We were sitting on a bench at the edge of a playground during this discussion. Oliver was climbing up an overdesigned modern jungle gym, and I had an eye on him and the other kids to make sure there was no pushing on the ladder. The guys—Maxwell and Claude and Boyd—had come to visit me where I had to be; they were extending themselves, for guys. As well they might. “Maybe you don’t have money,” Maxwell said. I did not. “But you could help in other ways. Like if the car is in your name, everything is simpler for us. Just your name, it’s nothing.”

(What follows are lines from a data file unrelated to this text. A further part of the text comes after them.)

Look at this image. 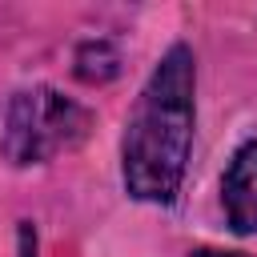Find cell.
<instances>
[{
	"label": "cell",
	"instance_id": "4",
	"mask_svg": "<svg viewBox=\"0 0 257 257\" xmlns=\"http://www.w3.org/2000/svg\"><path fill=\"white\" fill-rule=\"evenodd\" d=\"M116 72H120V56H116V48H112L108 40H88V44H80V52H76V76H80V80L104 84V80H112Z\"/></svg>",
	"mask_w": 257,
	"mask_h": 257
},
{
	"label": "cell",
	"instance_id": "3",
	"mask_svg": "<svg viewBox=\"0 0 257 257\" xmlns=\"http://www.w3.org/2000/svg\"><path fill=\"white\" fill-rule=\"evenodd\" d=\"M221 205L233 233H257V141L237 145V153L229 157V169L221 177Z\"/></svg>",
	"mask_w": 257,
	"mask_h": 257
},
{
	"label": "cell",
	"instance_id": "5",
	"mask_svg": "<svg viewBox=\"0 0 257 257\" xmlns=\"http://www.w3.org/2000/svg\"><path fill=\"white\" fill-rule=\"evenodd\" d=\"M16 257H36V229H32V221H20V229H16Z\"/></svg>",
	"mask_w": 257,
	"mask_h": 257
},
{
	"label": "cell",
	"instance_id": "1",
	"mask_svg": "<svg viewBox=\"0 0 257 257\" xmlns=\"http://www.w3.org/2000/svg\"><path fill=\"white\" fill-rule=\"evenodd\" d=\"M197 128V56L189 44H169L137 92L120 137L124 193L149 205H169L181 193Z\"/></svg>",
	"mask_w": 257,
	"mask_h": 257
},
{
	"label": "cell",
	"instance_id": "6",
	"mask_svg": "<svg viewBox=\"0 0 257 257\" xmlns=\"http://www.w3.org/2000/svg\"><path fill=\"white\" fill-rule=\"evenodd\" d=\"M189 257H249V253H241V249H217V245H201V249H193Z\"/></svg>",
	"mask_w": 257,
	"mask_h": 257
},
{
	"label": "cell",
	"instance_id": "2",
	"mask_svg": "<svg viewBox=\"0 0 257 257\" xmlns=\"http://www.w3.org/2000/svg\"><path fill=\"white\" fill-rule=\"evenodd\" d=\"M92 128V112L52 84H32L8 96L0 120V157L16 169L48 165L76 149Z\"/></svg>",
	"mask_w": 257,
	"mask_h": 257
}]
</instances>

“I’ll think about it,” I said. “Okay?”

“Sure,” Maxwell said. “No pressure.”

Later, at home, when Boyd had his head in my lap while he lay on the sofa watching TV, he said, “You don’t have to do anything you don’t want to do.”

“Then I’d rather not,” I said.

The words came out just like that. I hadn’t known they were so ready to land. I was a free person, it so happened, and I wasn’t afraid of Boyd either.

“I’ve seen enough of Rikers just visiting,” I said. “I’m a mother, you know?”

“It’s fine,” Boyd said. “No big deal.”

He was murmuring into my jeans. I put my hand on his head, and he turned his face to kiss it. Who would think my saying no would have us acting so fond with each other? But we both seemed eager to show we were above financial disputes, we were better than that. He kept his lips against my palm for a good five minutes, while men ran around a green field on TV.

Lynnette didn’t mind at all putting her name on the car’s registration. They wanted someone with no record (that let out Boyd and Claude), just to keep anything from getting flagged, and Maxwell said it looked too weird for someone like him without a license to own a car. They were paying off the car in installments. For how long?